--- start of Extracted text ---

Health

“Fighting Like Cats and Dogs” is Not Cool if Your Dog and Cat Fight. Learn How to Prevent it.

Owners of dogs and cats that live together know that the old adage “Fighting like cats and dogs,” usually isn’t true—but sometimes it is.   

If you’re a dog owner and you’re looking to introduce a cat into your home—or vice-a-versa—there are a number of steps you can take to stop problems before they start. Sometimes, however, the problems already exist. Don’t fret—there are techniques for getting the two combatants to love one or another, or at least tolerate each other.

Before learning how to create peace between cats and dogs, it’s important to appreciate their differences as species, and how those differences affected their evolution into domesticated animals. Knowing this will help you better understand the dynamics at play between the two species.

Evolution of dogs

Dogs evolved from wolves in a long and complicated process, which you can learn about in this article. [Link to article about wolves-to-dogs] In short, wolves are pack animals, and each pack has its leaders—the alpha male and alpha female. They make all the decisions. The other wolves defer to the alphas and seek their approval.

Modern domesticated dogs still display that characteristic. Most dogs want to stay on the good side of their pack leader—you—and that’s why they want to please you (they like getting rewards, too!). This desire to please is the primary reason dogs are trainable.

Evolution of cats

Cat’s couldn’t care less about pleasing you (there are exceptions to the rule). That’s why it’s difficult to train a cat. But why are cats like that?

Cats evolved from African wild cats, which are solitary hunters. Archaeologists and scientists believed cats became domesticated in ancient Egypt. This was a time when people began farming and living sedentary lives. The food and garbage produced by humans attracted pests like rats and mice. Cats followed the pests, and the humans were happy to let the cats perform pest control. Over time cats lost their fear of us, and we became beguiled by them.  

What this means for you is that when introducing the two species, most of the onus is on the dog, because dogs can be trained to behave well around cats.

Introductions

One of the best ways to preempt potential problems between your dog and cat is to make proper introductions.

NOTE: Introductions and subsequent peaceful relations are easier if one of the animals is a puppy or kitten. That’s because young animals adjust easier to new things, since almost everything is new.

NOTE: If you got your dog from a rescue center, make sure to find out how it behaves around cats.

The first step—whether you’re bringing home a dog or cat—is to prepare for the introduction. Below are some pointers from Wikihow.com:

  1. Initially, the two must be separated. Make sure to give each its own room or part of the house.  
  2. Alternate rooms so they can get acquainted with the other’s scent.

--- end of Extracted text ---
--- start of Record excerpts ---

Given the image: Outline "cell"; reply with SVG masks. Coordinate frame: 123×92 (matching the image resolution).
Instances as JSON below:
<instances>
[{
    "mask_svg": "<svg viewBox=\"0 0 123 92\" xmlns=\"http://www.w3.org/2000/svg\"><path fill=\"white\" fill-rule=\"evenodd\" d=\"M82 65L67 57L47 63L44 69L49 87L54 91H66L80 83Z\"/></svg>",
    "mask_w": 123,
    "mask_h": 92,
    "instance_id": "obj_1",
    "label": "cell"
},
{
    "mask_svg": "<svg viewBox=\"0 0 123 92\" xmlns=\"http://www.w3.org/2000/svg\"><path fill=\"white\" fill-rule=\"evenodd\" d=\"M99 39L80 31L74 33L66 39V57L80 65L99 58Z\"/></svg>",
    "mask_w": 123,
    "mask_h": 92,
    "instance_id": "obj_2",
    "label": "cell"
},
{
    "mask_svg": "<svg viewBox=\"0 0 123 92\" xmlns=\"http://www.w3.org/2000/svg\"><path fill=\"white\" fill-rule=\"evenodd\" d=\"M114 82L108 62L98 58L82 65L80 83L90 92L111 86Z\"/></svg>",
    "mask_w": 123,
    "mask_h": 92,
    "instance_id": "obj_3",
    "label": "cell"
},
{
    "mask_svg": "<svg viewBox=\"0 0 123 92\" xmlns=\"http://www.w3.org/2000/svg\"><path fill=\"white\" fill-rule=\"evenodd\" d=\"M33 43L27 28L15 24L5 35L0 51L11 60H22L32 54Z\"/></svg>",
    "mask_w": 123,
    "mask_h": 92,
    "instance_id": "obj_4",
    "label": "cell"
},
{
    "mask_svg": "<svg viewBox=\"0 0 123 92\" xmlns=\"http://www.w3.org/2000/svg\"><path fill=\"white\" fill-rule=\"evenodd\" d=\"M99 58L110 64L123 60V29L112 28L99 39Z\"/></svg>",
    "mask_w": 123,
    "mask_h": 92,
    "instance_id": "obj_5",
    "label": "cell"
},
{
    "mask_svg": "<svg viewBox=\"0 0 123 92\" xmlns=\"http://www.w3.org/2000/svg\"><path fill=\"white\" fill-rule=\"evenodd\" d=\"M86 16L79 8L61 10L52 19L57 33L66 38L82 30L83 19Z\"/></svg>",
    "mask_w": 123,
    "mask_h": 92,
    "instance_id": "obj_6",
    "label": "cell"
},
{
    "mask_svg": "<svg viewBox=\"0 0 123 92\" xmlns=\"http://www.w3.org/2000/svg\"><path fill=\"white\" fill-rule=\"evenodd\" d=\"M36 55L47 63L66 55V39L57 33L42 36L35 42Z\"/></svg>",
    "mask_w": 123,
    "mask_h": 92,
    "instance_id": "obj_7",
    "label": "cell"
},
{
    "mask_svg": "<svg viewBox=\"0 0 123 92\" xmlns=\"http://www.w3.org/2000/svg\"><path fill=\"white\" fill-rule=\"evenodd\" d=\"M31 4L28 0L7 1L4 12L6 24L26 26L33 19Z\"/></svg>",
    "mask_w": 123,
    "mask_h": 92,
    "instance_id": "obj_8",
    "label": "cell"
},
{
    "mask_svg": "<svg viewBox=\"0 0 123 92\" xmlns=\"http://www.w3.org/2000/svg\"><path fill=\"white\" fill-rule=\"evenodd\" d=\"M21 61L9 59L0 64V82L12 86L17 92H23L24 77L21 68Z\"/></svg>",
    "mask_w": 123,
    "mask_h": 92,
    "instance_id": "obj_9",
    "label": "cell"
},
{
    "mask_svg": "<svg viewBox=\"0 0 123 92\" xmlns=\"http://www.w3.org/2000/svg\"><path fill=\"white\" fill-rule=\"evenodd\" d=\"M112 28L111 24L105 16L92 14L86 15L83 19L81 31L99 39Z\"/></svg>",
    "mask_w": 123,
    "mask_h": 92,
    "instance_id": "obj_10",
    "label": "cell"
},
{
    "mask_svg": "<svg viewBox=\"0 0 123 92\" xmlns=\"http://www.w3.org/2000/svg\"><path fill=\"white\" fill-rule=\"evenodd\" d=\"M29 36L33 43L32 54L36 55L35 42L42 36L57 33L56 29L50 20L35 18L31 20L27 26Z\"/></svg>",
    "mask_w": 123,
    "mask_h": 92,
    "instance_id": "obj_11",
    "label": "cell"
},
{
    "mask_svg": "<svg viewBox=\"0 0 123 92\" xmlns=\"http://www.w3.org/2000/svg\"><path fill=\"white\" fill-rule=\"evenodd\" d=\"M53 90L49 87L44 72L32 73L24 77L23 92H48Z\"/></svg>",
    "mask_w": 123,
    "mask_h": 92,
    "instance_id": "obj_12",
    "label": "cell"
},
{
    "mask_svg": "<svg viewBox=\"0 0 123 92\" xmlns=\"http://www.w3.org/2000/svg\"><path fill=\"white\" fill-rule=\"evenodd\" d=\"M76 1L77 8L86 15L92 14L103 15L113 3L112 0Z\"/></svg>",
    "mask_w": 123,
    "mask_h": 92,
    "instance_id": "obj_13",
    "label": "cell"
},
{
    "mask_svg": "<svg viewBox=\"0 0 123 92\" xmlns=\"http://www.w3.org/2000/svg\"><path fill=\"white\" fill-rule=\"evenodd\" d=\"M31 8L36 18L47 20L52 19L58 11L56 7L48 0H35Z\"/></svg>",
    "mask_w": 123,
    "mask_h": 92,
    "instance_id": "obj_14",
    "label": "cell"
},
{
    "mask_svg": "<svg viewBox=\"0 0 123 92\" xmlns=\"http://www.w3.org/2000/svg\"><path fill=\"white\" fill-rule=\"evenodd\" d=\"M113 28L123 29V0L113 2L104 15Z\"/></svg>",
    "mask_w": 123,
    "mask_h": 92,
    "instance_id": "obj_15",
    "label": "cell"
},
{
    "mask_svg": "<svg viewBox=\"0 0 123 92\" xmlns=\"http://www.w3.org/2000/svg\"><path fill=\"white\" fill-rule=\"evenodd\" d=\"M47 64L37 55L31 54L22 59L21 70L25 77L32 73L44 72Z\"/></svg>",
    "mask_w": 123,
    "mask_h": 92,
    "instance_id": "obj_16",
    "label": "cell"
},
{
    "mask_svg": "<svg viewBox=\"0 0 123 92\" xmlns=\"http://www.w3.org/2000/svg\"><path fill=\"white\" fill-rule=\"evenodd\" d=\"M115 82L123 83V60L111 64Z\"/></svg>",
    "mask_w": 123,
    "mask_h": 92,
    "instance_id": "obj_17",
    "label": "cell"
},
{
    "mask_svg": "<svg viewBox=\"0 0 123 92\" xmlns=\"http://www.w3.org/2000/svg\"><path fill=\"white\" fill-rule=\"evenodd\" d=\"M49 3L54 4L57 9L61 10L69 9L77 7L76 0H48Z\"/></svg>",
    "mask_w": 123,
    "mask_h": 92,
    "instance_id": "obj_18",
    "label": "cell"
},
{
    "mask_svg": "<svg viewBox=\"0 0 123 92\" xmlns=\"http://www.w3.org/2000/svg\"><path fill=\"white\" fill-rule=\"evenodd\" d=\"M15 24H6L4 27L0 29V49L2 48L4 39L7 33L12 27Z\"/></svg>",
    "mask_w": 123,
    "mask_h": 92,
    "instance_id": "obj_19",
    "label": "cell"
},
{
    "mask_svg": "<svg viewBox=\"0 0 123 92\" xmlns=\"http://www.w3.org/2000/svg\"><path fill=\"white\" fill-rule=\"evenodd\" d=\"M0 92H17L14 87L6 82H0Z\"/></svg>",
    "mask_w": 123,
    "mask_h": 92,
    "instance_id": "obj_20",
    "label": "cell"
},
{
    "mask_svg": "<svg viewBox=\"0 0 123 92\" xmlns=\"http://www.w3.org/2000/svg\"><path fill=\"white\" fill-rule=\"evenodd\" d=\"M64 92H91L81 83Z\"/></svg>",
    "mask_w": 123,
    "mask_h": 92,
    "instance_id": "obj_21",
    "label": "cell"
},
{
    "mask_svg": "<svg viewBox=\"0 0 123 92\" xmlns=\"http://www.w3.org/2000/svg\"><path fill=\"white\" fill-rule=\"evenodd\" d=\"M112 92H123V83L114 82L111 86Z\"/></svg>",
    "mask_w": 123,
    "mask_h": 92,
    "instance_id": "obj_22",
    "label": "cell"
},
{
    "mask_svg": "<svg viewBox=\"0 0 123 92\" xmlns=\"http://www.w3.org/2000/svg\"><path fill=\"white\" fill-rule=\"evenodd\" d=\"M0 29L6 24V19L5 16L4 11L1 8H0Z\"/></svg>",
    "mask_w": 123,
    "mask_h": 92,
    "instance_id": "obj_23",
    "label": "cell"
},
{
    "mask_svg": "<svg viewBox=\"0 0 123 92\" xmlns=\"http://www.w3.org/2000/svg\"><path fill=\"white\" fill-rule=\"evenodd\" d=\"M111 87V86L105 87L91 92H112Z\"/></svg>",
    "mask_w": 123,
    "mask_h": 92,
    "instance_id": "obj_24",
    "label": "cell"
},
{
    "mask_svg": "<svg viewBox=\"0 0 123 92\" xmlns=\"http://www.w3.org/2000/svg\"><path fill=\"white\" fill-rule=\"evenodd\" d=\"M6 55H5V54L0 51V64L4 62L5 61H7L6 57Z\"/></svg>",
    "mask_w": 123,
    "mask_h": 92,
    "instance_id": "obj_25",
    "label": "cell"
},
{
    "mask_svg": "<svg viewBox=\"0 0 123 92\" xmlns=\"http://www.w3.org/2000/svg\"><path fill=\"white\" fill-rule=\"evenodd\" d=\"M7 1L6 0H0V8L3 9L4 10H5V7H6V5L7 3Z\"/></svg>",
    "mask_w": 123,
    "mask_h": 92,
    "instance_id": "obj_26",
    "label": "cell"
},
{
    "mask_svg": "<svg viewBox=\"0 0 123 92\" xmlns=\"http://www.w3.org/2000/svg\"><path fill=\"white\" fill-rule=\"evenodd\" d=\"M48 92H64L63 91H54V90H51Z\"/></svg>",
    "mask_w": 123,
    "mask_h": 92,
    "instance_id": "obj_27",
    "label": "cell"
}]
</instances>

--- end of Record excerpts ---

● Task description
Continue the article about introducing dogs and cats to each other, starting right after its last sentence.

● Reply to the task
  3. Let them smell each other under the door that divides them. When they both seem relaxed and ready—hopefully even curious—it’s time to make the introduction.
  4. If you already have a dog, make sure she’s leashed, trained and listens to commands. If you have a puppy, make sure she’s leashed and calm before the introduction. Untrained puppies are playful, curious and hyper. A cat might get frightened and lash out. You don’t want your puppy to get scratched on her nose, or your cat to be frightened.
  5. If you’re introducing a cat or kitten who doesn’t mind being held, hold him so he’ll feel more secure. Then, slowly bring the him closer to your dog. Do not let them make physical contact. You’re letting them get used to each other’s presence. You can also crate the cat as you bring your leashed dog closer.
  6. The initial introduction is stressful, so keep it short. Gradually increase the lengths of sessions.
  7. Once the cat seems comfortable, you can try letting them be in the same room. Remember to keep your dog leashed. After a few hangout sessions you can remove the leash.
  8. Show them equal amounts of love, because pets can get jealous.

Adjusting to life together

Once the two are getting along, continue to supervise their interactions. Also:

  • Never leave them in the same room when you’re not home.
  • Redirect your dog’s negative behaviors, such as barking at the cat, chasing him or playing too rough.
  • If your dog is a puppy and won’t leave the cat alone, give her another activity to divert her attention. Obedience training, whether there’s a cat in your home or not, is always a good idea.
  • Try to avoid scolding your dog when she’s exhibiting bad behavior toward the cat. You want the situation to be positive so that she’ll have positive associations with the cat in the future.
  • Reward and praise your dog when she behaves appropriately near the cat.
  • Give the cat a place where it can get away from the dog, such as a cat tree.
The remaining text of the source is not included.